For much of the match, the bars showed Hydra comfortably in the lead. When Adams made a mistake, they spiked dramatically, but mostly they grew in small increments, recording the tiny advantages that the program was steadily accumulating. Many of these were so subtle that Donninger and the grand masters failed to grasp the logic of Hydra's moves until long after they had been made. But about twenty minutes into the second game, when Hydra advanced its central e-pawn to the fifth rank, there was a small commotion in the group. Yasser Seirawan, an American player formerly ranked in the top ten, who had coached Adams for the match, gave a thumbs-up sign. Christopher Lutz, a German grand master who is Hydra's main chess adviser, groaned. Only Donninger, who programs chess far better than he plays it, was baffled. He turned to Lutz in alarm.

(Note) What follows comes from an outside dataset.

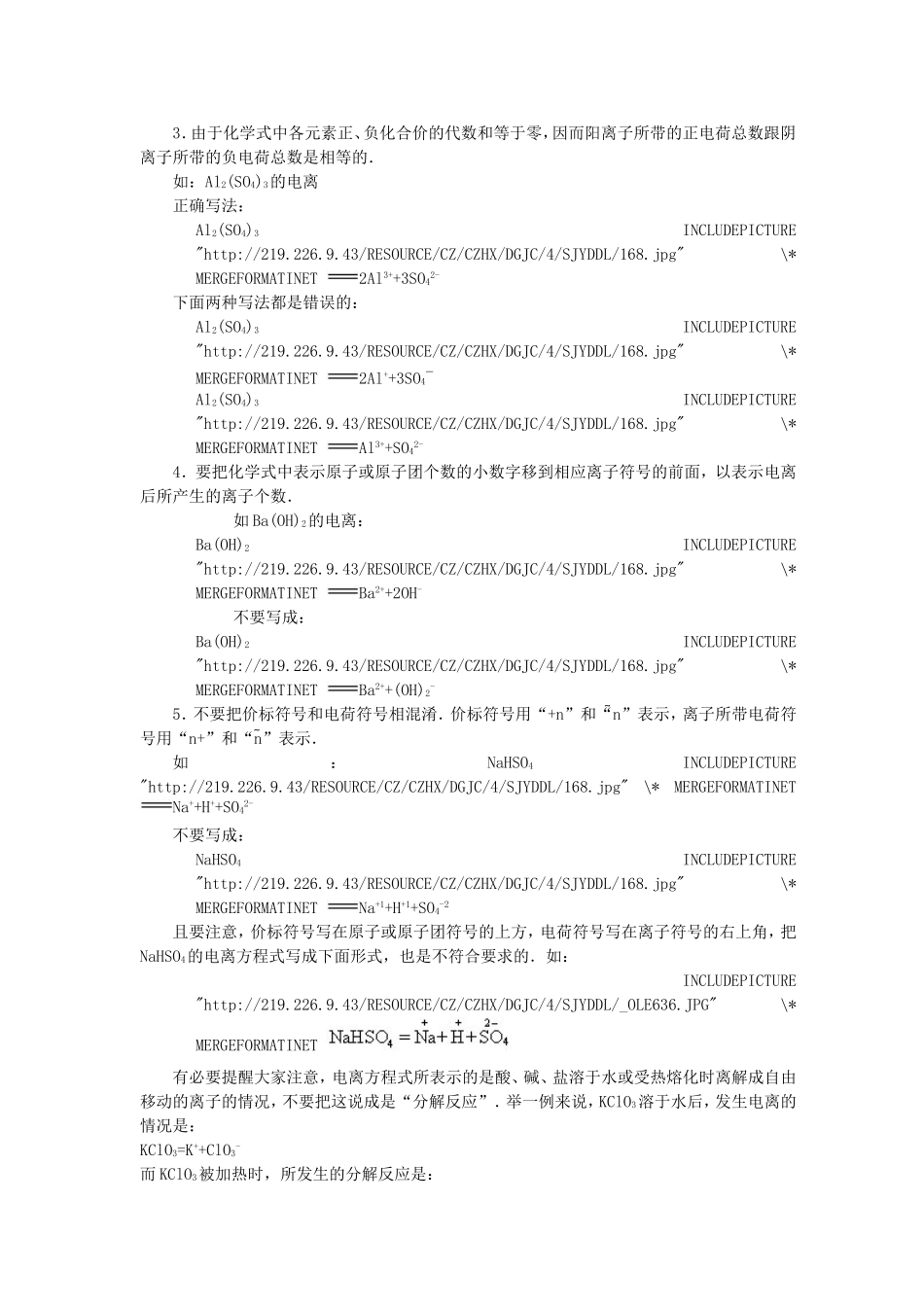 高中化学衔接教材讲义 第三篇 酸、碱、盐与离子反应-人教版高中全册化学教案_第2页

"What was that? What did you see?"
"Now our pawn structure has become inflexible," Lutz replied. "Do we have anything in the program for flexibility?"
"What do you mean by 'flexibility'?"
Lutz frowned. He sensed that Hydra had hemmed itself in, giving Adams the upper hand. Bishop to b7 was the correct move, Lutz believed--the most natural way for Hydra to preserve its attacking chances and its room to maneuver. But explaining his nebulous insights to a lesser player like Donninger was a challenge.